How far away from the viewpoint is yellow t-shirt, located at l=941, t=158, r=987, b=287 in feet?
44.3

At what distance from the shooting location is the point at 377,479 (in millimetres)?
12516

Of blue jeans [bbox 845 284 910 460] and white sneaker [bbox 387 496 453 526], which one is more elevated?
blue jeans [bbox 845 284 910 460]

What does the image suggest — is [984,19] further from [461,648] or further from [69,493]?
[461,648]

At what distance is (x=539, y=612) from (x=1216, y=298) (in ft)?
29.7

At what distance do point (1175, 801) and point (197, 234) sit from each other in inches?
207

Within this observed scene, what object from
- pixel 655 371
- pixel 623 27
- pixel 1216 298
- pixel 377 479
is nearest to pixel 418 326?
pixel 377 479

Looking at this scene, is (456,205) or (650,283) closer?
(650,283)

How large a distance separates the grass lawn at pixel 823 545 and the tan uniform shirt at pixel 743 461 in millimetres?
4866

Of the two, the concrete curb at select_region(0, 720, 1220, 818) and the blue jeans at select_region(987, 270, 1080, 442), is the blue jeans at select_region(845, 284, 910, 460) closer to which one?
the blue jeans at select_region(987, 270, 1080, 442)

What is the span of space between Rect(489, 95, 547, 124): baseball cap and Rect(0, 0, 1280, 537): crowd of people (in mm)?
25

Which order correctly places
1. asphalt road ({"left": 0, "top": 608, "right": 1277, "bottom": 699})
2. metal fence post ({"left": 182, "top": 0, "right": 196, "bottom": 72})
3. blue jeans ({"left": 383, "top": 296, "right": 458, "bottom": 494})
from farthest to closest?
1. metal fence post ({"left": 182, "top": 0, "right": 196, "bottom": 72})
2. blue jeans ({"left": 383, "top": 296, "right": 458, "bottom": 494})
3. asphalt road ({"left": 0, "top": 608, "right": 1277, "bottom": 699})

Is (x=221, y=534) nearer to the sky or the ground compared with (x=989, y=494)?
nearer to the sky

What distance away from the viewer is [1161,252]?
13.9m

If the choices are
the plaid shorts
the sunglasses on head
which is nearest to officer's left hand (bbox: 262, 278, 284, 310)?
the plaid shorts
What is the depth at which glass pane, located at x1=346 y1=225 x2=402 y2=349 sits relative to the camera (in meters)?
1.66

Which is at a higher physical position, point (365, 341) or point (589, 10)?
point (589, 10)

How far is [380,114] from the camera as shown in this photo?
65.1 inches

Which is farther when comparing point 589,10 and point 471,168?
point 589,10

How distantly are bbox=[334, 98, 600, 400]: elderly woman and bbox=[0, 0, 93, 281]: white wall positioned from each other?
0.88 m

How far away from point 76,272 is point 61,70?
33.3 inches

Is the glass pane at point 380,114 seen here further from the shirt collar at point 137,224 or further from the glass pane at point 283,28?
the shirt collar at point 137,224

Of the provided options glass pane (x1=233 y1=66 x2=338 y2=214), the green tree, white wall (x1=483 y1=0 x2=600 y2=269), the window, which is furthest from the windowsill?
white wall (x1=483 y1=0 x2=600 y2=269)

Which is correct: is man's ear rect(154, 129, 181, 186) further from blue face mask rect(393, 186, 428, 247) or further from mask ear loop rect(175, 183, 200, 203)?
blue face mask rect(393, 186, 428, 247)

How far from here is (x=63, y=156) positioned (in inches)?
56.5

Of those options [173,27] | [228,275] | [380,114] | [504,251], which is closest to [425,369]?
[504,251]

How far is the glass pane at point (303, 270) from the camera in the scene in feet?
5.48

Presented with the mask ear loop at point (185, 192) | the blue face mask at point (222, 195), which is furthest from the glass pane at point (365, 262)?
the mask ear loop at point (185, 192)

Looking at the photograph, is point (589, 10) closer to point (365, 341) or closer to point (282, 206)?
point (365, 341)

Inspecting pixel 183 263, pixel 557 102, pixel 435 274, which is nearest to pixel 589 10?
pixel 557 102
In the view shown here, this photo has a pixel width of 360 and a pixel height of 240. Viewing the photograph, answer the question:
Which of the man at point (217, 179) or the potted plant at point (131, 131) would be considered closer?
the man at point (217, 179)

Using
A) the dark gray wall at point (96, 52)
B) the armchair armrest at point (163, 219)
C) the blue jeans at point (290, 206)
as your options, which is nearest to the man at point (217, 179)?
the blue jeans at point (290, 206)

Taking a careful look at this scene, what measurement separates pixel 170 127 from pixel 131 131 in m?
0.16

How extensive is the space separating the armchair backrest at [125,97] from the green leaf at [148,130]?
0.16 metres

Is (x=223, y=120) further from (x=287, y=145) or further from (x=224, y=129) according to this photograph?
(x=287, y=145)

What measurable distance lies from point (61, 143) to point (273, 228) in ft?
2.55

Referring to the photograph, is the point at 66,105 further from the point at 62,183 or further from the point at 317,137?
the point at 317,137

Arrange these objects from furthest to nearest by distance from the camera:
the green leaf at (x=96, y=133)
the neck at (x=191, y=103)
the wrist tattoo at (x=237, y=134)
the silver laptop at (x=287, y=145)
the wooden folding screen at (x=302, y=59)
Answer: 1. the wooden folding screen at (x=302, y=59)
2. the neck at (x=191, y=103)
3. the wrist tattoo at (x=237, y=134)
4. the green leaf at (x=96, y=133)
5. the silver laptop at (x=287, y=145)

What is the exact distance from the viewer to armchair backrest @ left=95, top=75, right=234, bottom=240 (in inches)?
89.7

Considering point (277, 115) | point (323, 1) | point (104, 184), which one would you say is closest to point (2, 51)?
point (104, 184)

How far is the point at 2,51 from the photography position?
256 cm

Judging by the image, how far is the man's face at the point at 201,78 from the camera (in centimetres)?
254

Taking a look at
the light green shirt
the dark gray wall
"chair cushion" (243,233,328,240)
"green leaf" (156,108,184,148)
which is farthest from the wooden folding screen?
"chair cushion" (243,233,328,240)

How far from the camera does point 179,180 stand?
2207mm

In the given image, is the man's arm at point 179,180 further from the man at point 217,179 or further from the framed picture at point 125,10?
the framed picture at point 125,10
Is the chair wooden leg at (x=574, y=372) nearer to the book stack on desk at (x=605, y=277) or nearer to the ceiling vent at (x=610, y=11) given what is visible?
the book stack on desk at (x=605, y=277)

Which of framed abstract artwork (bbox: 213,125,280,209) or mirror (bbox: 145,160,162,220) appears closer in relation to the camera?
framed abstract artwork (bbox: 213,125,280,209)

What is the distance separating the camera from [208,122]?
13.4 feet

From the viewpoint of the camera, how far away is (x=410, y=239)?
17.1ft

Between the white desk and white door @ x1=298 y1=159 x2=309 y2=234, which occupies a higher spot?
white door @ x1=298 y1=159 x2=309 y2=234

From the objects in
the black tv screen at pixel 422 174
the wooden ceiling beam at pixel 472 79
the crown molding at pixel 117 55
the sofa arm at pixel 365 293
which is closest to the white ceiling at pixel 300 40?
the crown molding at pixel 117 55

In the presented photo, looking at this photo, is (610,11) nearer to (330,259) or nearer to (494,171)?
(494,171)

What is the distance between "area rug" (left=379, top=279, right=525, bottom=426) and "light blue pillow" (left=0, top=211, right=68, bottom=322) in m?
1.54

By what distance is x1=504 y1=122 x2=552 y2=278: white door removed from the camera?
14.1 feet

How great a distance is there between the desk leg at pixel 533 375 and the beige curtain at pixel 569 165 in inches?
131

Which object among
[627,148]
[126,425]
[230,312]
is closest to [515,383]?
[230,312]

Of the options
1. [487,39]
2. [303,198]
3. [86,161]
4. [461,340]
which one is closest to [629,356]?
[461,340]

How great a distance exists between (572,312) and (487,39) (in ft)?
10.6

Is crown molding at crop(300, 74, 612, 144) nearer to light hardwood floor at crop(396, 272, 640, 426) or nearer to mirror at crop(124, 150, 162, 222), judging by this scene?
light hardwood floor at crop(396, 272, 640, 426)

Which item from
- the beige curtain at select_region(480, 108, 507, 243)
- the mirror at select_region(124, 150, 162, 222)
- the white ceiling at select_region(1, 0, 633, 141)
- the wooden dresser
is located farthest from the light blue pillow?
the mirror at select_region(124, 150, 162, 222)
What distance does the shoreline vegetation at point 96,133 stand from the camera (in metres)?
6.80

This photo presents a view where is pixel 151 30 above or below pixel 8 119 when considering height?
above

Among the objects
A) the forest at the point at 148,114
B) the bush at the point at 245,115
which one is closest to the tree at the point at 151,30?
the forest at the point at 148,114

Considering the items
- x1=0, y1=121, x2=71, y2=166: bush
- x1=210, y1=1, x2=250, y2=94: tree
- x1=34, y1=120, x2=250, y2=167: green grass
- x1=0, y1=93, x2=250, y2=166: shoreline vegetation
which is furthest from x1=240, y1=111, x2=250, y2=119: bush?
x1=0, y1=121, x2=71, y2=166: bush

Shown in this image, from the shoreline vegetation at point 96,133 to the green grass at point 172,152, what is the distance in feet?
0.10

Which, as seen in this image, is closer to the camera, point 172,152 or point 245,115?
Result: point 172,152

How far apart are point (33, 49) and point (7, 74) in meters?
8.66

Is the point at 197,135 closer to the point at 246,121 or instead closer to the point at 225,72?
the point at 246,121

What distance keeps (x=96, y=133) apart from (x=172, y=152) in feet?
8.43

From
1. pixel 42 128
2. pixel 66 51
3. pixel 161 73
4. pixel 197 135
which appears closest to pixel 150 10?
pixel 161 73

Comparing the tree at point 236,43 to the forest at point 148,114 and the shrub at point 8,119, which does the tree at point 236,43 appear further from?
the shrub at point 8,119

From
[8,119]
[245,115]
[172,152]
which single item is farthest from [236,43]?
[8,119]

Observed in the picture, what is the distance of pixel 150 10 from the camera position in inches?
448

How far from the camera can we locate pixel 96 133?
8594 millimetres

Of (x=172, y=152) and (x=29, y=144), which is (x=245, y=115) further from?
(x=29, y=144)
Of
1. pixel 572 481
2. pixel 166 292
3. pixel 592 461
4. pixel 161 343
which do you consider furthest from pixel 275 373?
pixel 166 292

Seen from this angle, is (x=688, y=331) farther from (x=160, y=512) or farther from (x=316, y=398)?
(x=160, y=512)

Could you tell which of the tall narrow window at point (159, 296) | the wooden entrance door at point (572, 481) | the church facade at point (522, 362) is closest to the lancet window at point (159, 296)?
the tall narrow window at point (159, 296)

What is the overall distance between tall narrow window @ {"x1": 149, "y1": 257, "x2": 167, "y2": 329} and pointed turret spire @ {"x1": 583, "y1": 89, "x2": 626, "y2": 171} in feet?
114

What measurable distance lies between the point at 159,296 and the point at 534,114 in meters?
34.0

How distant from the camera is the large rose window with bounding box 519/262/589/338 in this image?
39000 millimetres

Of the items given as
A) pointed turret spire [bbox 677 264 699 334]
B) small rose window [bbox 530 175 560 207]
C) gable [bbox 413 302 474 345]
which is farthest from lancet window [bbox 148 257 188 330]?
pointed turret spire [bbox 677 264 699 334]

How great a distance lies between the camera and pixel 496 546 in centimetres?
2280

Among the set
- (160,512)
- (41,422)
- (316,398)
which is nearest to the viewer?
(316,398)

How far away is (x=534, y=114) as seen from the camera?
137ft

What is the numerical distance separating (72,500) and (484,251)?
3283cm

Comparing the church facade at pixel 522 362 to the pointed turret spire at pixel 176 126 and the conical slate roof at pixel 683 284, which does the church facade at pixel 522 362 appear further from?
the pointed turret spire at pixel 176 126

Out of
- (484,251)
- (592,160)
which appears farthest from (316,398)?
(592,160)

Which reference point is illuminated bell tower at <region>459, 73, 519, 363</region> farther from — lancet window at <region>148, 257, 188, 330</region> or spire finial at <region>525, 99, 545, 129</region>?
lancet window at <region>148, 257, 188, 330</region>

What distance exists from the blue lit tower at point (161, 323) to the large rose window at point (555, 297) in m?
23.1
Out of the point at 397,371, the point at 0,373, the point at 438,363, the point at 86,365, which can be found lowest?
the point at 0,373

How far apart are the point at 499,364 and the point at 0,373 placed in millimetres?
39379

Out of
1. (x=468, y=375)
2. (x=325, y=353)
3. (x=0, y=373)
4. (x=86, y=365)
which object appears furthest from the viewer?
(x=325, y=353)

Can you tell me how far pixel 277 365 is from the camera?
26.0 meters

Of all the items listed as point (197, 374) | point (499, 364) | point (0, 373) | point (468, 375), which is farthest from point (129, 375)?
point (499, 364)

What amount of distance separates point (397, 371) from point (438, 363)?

**REQUEST:** Repeat exactly the lines from the line containing "How far apart are the" through the end of the listing above; both boundary lines are part of the output.

**ANSWER FOR THIS EXERCISE:**
How far apart are the point at 499,364 and the point at 0,373 placed in millimetres?
39379

Out of
1. (x=468, y=375)
2. (x=325, y=353)
3. (x=0, y=373)
4. (x=86, y=365)
which object appears furthest from the viewer?
(x=325, y=353)

Can you tell me how far pixel 277 365 is from the camera?
26.0 meters

Of all the items listed as point (197, 374) | point (499, 364) | point (0, 373) | point (468, 375), which is farthest from point (129, 375)?
point (499, 364)

What amount of distance separates point (397, 371) from point (438, 363)?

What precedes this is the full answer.